During his tenure Johnson fully backed the destructive policies of the Obama administration, which announced in 2011 that Detroit would become “ground zero for school reform.” The DFT backed Obama’s “Race to the Top” education initiative—which “incentivizes” cash-strapped school districts to adopt anti-teacher measures and open up more charters. Johnson collaborated with a succession of emergency managers appointed to discipline teachers, close down schools and allow for the proliferation of charters and other quasi-public entities such as the crisis-ridden Education Achievement Authority (EAA), set up by Michigan Governor Rick Snyder in 2011.

As a result of these ruinous policies, Detroit now has more students enrolled in charters than in public schools. It is likely that the state will move to eliminate public education entirely in the city, following the precedent set in New Orleans, where the education system has essentially been privatized.

Johnson is a long-time tool of the Democratic Party who sought to sow illusions in this or that politician like former Governor Jennifer Granholm, the first to appoint an emergency manager, Robert Bobb, over the Detroit Public Schools. In 2010, Johnson had to fend off a recall attempt by teachers because of his collaboration with Bobb’s campaign of school closures, layoffs and concession demands.

In the face of angry opposition from rank-and-file teachers, Johnson would invariably rely on the state’s punitive anti-strike laws and threats that teachers would face “dire consequences” if they fought to defend their livelihoods.

At a mass meeting of teachers in 2009 Johnson fought tooth and nail against a growing strike sentiment among teachers. As the WSWS reported at the time, “There was widespread disquiet among teachers as DFT President Keith Johnson argued that strike action and any resistance was impossible and made the preposterous claim that his commitment to ‘work together’ with Emergency Financial Manager Robert Bobb would result in a ‘fair and equitable’ contract offer in two months’ time.”

Johnson also held the threat of economic ruin over the heads of teachers, saying he would not order them to “withhold your ability to provide for your families” by going on strike. He asked teachers, “how many of you because of the economic times we are in are either the primary or sole breadwinner in your household?”
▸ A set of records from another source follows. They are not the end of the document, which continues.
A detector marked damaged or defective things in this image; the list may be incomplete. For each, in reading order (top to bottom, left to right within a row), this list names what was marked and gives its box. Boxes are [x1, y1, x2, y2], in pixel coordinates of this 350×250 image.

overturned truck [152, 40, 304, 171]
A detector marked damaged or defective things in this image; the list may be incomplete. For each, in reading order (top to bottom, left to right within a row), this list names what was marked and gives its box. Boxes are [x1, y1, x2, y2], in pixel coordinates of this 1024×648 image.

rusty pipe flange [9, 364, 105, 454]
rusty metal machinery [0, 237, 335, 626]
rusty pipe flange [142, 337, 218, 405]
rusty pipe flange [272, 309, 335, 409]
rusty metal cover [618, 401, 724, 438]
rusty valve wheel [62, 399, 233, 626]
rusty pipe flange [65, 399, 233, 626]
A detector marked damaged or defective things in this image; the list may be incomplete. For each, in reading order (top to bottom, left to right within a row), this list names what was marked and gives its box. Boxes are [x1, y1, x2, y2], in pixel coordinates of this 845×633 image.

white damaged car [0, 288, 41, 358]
Despite his frequent red-baiting of left-wing opponents in the DFT, Johnson was not averse to forming alliances with the pseudo-lefts who made up the loyal opposition in the DFT. At that same 2009 meeting, he gratefully accepted support from the middle class radical group BAMN’s (By Any Means Necessary) representative in the DFT, Steve Conn, who backed Johnson’s proposal for a 60-day “cooling off” period in order to push through a 10 percent pay cut, one that is still in effect.
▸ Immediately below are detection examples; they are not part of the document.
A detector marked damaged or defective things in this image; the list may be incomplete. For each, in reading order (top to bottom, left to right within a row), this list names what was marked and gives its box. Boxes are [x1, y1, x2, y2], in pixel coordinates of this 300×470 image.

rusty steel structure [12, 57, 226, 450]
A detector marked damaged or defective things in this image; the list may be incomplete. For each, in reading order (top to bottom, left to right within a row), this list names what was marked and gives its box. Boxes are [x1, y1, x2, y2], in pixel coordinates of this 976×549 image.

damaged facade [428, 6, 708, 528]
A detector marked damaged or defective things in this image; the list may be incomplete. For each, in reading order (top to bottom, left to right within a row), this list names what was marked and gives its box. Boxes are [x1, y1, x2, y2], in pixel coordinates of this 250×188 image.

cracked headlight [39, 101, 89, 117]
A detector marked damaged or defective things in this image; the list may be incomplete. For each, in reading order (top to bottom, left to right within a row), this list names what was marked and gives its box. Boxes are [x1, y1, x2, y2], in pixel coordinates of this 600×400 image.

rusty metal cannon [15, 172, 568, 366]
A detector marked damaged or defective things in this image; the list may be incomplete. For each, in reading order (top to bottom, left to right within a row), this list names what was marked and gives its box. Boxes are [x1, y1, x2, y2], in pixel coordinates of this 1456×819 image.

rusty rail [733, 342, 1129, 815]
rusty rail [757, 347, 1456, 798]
The Free Press quotes Johnson commenting with contempt that “90% of them (teachers) I never see or hear from because they don’t have any problems.” In reality, this is only a measure of the deep alienation and hostility teachers feel for the DFT.

Johnson is essentially jumping off a sinking ship. With Michigan’s right-to-work legislation, the DFT anticipates thousands of teachers will quit paying dues, undermining the financial underpinnings for the high-paid salaries and other perks of Johnson & Co.
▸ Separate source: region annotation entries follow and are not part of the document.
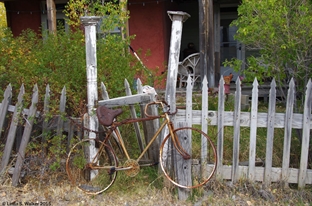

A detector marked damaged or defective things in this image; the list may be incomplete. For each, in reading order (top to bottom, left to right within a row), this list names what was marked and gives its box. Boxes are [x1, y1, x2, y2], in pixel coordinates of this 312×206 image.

rusty bicycle [66, 101, 217, 195]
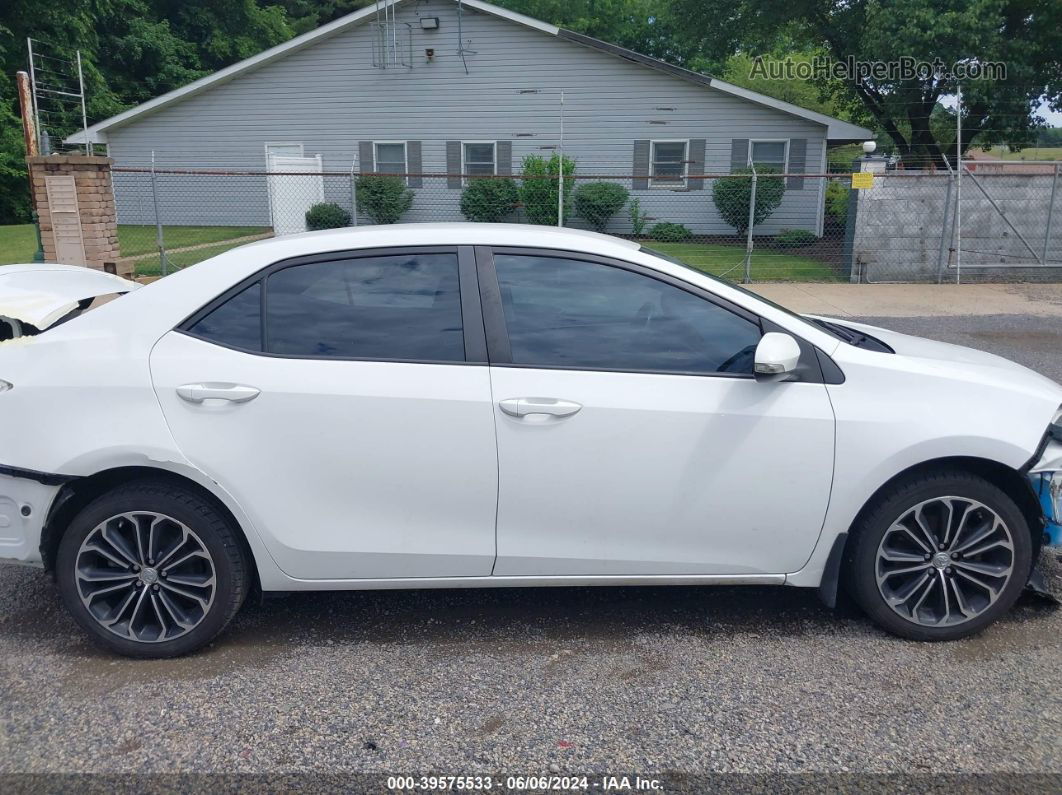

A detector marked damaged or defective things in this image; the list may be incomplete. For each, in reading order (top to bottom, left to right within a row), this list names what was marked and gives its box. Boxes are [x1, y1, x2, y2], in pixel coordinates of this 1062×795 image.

damaged white car [2, 225, 1062, 658]
damaged front bumper [1028, 439, 1062, 547]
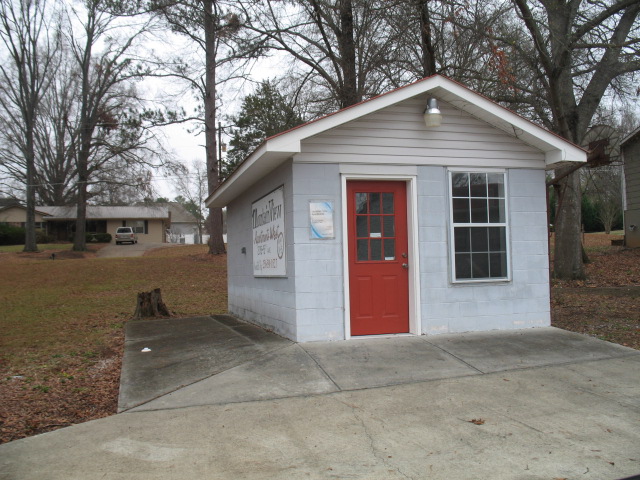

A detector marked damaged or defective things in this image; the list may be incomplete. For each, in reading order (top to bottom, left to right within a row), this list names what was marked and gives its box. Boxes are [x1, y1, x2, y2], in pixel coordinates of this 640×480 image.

cracked concrete [1, 316, 640, 480]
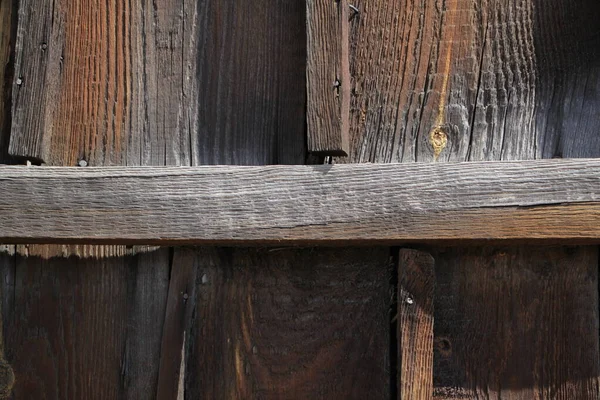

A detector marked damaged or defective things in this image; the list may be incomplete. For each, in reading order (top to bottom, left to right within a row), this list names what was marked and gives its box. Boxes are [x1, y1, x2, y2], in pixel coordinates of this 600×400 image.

splintered wood edge [0, 159, 596, 245]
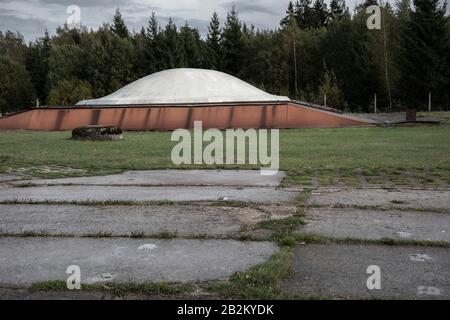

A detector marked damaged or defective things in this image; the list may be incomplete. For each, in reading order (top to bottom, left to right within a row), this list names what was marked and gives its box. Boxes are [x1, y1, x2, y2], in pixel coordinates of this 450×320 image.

rusty metal wall [0, 102, 370, 130]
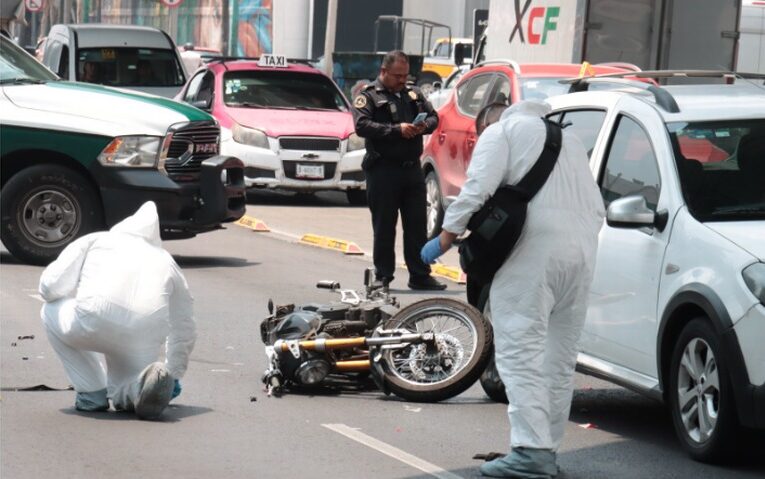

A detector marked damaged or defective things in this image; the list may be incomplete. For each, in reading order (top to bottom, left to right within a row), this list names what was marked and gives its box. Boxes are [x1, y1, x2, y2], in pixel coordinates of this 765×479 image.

damaged motorcycle [260, 270, 492, 402]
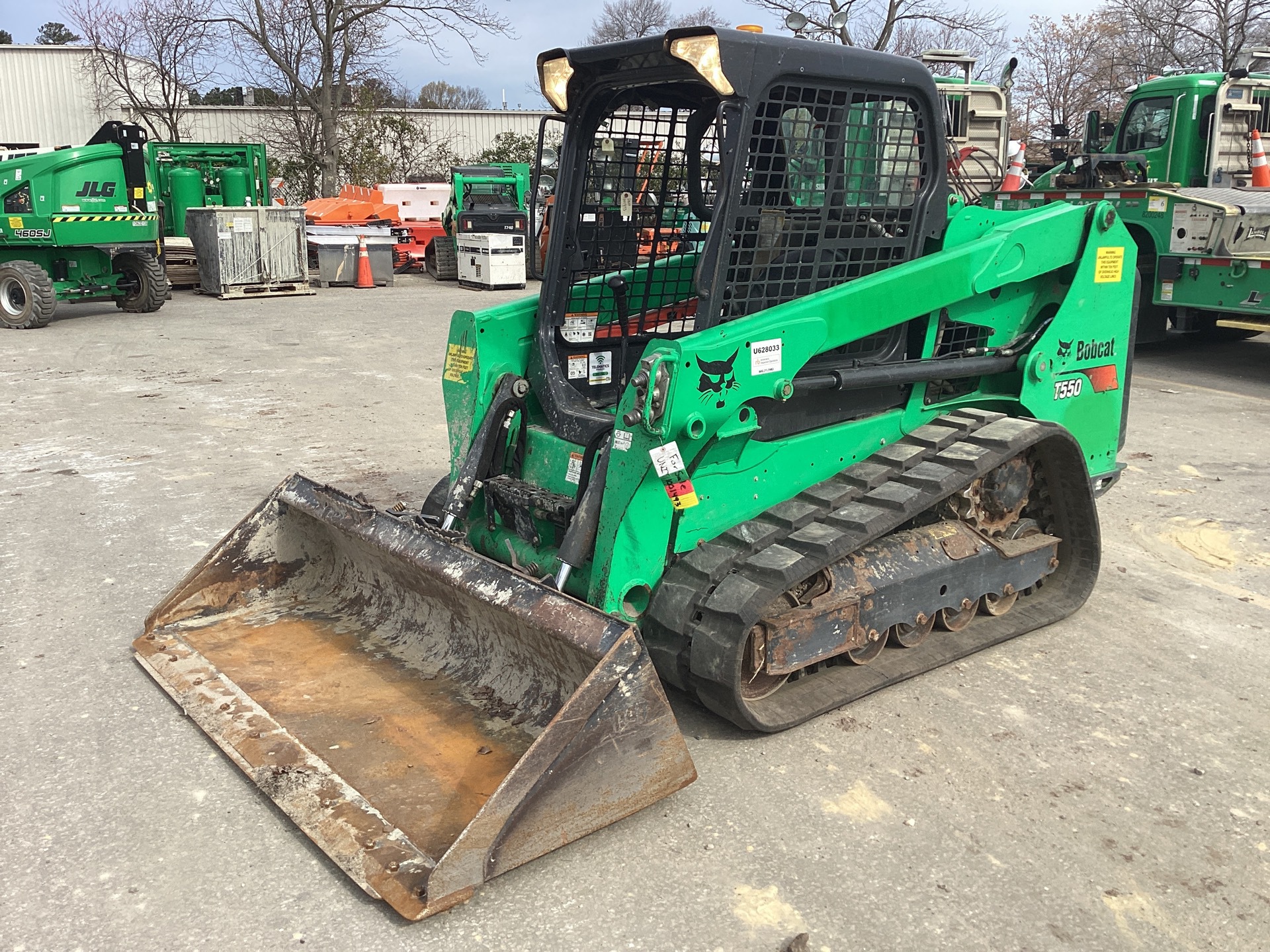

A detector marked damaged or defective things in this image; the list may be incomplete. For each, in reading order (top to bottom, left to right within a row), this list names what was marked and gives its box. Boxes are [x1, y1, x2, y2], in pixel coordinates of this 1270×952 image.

rusty bucket interior [135, 477, 696, 924]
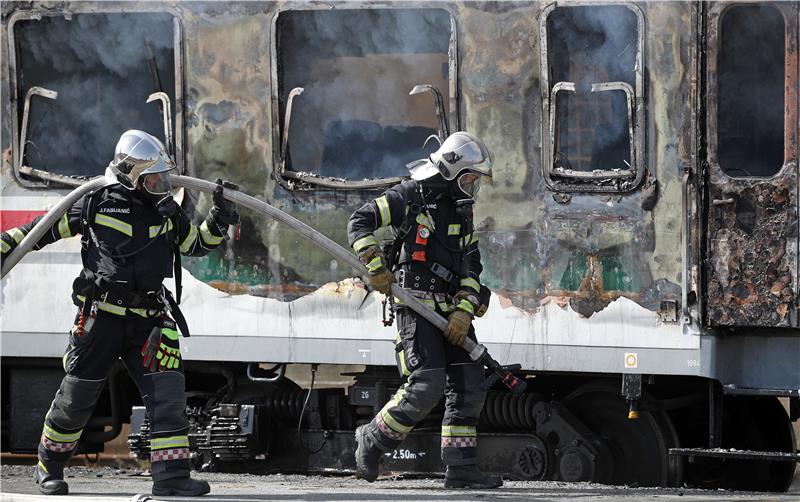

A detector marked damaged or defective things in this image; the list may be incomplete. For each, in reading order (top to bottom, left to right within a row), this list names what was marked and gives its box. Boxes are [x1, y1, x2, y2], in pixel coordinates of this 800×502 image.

He alluded to this, telling the Free Press, “Certainly right to work changes the narrative because I’m from the era…when your union membership was never a question. Now that narrative will change. You’re going to have to go out and convince people to be part of a union. That will be hard for any union, but especially a teachers’ union with the assault that has been laid on them.”

Looking for a cozier job, Johnson added, “I want to become an arbitrator… I want to be able to do it on a national level so I can keep my mind, what’s left of it, fresh. Plus, they make $1,800 for a case that takes a couple of days.”

Johnson embodies all of the characteristics—abject subservience to the Democratic Party and the corporate interests they defend, anti-communism and contempt for the working class—that make up the American trade unions today. That is why the path of defending teachers and the right to public education is through a break with these right-wing organizations and building a socialist political movement of the working class.